AIM OF THE EXERCISE: Write down exactly the lines from the one below that has "River with cathedral" to the end of the data, both ends included; the pictures should not appear in your copy.

DATA SEGMENT:
○ ○ ○ ○ ○
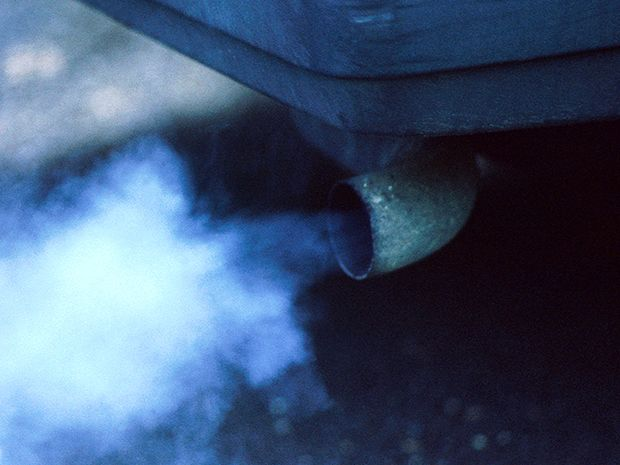 Exhaust comes out of the tailpipe of a vehicle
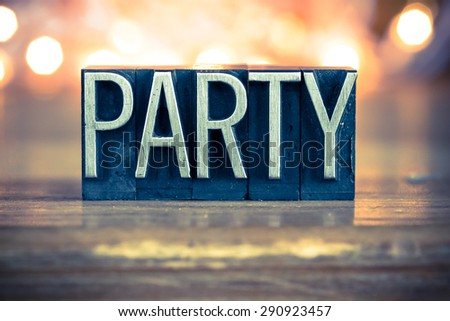 The word PARTY written in vintage metal letterpress type on a soft backlit background. - stock photo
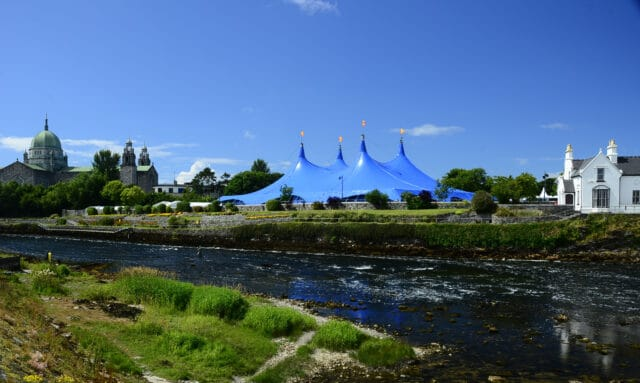 River with cathedral and concert tent in background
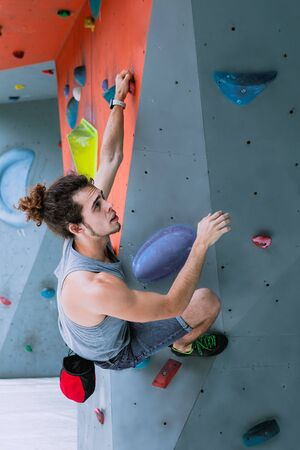 Urban concept of man with curly long hair, tied in a ponytail, is training at the city artificial red and blue climbing wall using talcum powder, wearing a bag for climbing without insurance equipment 版權商用圖片 - 146104498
○ ○ ○ ○ ○
RESULT:
 River with cathedral and concert tent in background
 Urban concept of man with curly long hair, tied in a ponytail, is training at the city artificial red and blue climbing wall using talcum powder, wearing a bag for climbing without insurance equipment 版權商用圖片 - 146104498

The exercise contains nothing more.